■ ЗАДАНИЕ
Перепишите целиком и без изменений приведенный ниже фрагмент о графе Рамбальдо и издании стихотворений Гаспары.

■ ФРАГМЕНТ ТЕКСТА
□ □ □ □ □ □ □

За ночь он дочитывает книгу до конца, все 311 стихотворений. Графу Антонио Рамбальдо становится за Коллатино безумно стыдно.
За короткое время он организует второе издание стихотворений Гаспары — впервые за пару веков. Он пишет в предисловии, что делает это, «желая хоть каким-то образом выполнить свой долг перед памятью такой выдающейся поэтессы». Не чуждый стремлению похвастаться, граф заказывает портрет своего предка и помещает его в той же книге вдобавок к гравированному портрету поэтессы (вымышленному — никто не знает, как она выглядела).

□ □ □ □ □ □ □

■ ИСХОДНЫЕ МАТЕРИАЛЫ
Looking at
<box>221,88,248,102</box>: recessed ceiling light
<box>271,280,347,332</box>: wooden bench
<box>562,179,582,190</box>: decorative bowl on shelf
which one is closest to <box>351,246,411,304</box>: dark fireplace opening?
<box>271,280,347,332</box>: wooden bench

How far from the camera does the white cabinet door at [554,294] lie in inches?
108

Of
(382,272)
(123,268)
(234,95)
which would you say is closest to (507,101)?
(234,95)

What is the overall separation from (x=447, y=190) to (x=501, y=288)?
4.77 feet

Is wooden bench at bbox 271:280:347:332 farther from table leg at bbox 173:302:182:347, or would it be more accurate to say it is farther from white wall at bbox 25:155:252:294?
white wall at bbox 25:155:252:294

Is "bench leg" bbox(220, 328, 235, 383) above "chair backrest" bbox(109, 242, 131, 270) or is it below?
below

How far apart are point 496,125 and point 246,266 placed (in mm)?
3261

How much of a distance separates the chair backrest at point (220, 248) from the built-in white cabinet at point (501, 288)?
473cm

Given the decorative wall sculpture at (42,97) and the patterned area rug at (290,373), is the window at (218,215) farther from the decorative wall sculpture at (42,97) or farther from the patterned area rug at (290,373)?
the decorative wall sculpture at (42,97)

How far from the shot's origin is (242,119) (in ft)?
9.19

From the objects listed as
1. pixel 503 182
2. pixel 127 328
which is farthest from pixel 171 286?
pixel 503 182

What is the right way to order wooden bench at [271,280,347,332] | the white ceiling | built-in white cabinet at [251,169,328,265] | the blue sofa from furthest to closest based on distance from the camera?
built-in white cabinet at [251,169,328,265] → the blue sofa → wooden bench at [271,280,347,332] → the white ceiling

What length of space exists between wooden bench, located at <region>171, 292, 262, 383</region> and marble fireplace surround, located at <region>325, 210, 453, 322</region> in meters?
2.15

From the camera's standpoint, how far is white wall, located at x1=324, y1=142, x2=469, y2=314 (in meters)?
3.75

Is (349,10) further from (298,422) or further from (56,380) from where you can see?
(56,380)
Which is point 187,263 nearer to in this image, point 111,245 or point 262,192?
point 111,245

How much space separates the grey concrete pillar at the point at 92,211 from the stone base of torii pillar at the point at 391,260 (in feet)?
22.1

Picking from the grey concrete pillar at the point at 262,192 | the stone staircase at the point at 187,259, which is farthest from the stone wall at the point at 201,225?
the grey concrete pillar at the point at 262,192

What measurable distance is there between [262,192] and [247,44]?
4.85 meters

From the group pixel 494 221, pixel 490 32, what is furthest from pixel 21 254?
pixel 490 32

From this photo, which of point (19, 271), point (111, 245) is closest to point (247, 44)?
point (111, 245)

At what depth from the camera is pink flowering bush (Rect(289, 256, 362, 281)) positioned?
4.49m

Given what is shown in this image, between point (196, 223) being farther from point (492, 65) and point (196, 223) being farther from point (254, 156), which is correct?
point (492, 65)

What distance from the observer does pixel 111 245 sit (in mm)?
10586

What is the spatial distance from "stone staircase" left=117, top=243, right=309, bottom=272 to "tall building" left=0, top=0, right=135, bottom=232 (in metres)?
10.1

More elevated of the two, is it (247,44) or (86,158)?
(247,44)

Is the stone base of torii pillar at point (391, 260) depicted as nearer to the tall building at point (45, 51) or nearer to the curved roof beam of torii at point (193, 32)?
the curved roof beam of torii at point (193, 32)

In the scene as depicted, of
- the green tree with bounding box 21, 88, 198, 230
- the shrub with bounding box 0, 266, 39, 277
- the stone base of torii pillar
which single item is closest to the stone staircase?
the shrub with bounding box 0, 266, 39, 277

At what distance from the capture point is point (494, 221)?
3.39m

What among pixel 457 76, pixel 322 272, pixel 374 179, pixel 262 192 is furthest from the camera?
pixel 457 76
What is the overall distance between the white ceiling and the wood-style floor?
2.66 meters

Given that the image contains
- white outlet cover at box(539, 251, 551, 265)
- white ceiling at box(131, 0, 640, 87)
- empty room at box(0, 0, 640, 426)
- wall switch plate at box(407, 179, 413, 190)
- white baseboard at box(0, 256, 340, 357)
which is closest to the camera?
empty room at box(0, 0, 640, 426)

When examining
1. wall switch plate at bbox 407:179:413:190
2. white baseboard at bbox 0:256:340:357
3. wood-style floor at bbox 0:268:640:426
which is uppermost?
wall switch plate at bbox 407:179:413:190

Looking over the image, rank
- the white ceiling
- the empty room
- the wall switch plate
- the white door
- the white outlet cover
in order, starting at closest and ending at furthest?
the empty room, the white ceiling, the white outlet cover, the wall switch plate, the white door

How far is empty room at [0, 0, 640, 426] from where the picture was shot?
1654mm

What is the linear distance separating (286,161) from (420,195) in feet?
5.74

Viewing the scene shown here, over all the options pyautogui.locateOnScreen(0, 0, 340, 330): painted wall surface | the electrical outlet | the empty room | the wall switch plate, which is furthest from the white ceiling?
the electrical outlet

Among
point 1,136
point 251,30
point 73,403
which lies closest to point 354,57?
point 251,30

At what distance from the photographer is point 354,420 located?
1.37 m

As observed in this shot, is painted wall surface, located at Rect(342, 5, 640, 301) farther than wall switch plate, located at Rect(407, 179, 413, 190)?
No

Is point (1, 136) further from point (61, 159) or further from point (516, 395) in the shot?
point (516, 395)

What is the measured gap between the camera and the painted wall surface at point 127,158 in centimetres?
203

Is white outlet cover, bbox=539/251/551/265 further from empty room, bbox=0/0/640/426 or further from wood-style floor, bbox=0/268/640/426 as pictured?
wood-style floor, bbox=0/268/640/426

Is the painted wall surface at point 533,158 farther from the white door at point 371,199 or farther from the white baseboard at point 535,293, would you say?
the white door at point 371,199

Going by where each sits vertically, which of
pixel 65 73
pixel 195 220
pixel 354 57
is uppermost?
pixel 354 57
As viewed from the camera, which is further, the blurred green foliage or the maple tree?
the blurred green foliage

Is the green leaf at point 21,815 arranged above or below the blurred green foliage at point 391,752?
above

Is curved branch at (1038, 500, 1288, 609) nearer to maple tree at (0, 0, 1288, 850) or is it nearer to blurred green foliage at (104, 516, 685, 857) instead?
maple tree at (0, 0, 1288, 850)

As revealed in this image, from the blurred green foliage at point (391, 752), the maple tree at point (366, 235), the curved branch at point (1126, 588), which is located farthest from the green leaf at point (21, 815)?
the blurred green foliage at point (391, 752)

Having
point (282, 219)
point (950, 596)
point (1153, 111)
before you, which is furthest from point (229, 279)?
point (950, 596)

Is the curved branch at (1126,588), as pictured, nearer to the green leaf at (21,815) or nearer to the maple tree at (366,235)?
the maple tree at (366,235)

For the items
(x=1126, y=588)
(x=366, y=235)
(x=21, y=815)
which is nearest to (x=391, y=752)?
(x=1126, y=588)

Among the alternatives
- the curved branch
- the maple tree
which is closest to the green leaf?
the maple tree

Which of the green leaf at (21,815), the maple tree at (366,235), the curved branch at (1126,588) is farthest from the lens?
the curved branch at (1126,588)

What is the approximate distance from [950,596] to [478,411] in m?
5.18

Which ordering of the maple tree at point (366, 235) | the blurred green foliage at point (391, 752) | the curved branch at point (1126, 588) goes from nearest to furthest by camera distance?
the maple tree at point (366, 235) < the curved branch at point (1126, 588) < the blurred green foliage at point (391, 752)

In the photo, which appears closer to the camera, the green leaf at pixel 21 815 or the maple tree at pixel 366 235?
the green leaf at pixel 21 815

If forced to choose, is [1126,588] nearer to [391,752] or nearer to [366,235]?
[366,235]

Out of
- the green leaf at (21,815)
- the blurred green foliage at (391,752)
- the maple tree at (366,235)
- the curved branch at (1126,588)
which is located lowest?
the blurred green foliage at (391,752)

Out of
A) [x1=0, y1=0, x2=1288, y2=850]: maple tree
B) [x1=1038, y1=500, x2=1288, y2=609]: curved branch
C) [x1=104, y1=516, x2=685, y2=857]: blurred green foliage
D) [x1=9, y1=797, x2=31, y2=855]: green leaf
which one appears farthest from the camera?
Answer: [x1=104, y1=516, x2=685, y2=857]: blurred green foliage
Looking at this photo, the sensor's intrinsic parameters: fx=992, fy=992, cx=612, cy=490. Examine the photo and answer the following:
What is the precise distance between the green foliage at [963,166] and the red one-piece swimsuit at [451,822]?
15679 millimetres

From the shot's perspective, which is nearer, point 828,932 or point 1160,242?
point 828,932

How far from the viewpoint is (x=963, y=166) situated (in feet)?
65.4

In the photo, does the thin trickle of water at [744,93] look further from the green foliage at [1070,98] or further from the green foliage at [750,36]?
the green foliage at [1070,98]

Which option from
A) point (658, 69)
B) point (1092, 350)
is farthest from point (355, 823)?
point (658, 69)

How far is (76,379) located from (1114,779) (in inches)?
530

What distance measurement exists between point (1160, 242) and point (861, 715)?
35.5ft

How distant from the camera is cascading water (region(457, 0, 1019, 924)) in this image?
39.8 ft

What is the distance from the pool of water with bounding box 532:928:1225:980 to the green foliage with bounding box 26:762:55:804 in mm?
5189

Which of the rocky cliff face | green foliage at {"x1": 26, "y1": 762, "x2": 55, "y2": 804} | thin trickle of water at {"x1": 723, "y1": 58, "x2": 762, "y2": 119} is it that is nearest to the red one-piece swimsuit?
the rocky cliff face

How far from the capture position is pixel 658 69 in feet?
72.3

□ □ □ □ □ □ □

■ ГОТОВОЕ РЕШЕНИЕ
За ночь он дочитывает книгу до конца, все 311 стихотворений. Графу Антонио Рамбальдо становится за Коллатино безумно стыдно.
За короткое время он организует второе издание стихотворений Гаспары — впервые за пару веков. Он пишет в предисловии, что делает это, «желая хоть каким-то образом выполнить свой долг перед памятью такой выдающейся поэтессы». Не чуждый стремлению похвастаться, граф заказывает портрет своего предка и помещает его в той же книге вдобавок к гравированному портрету поэтессы (вымышленному — никто не знает, как она выглядела).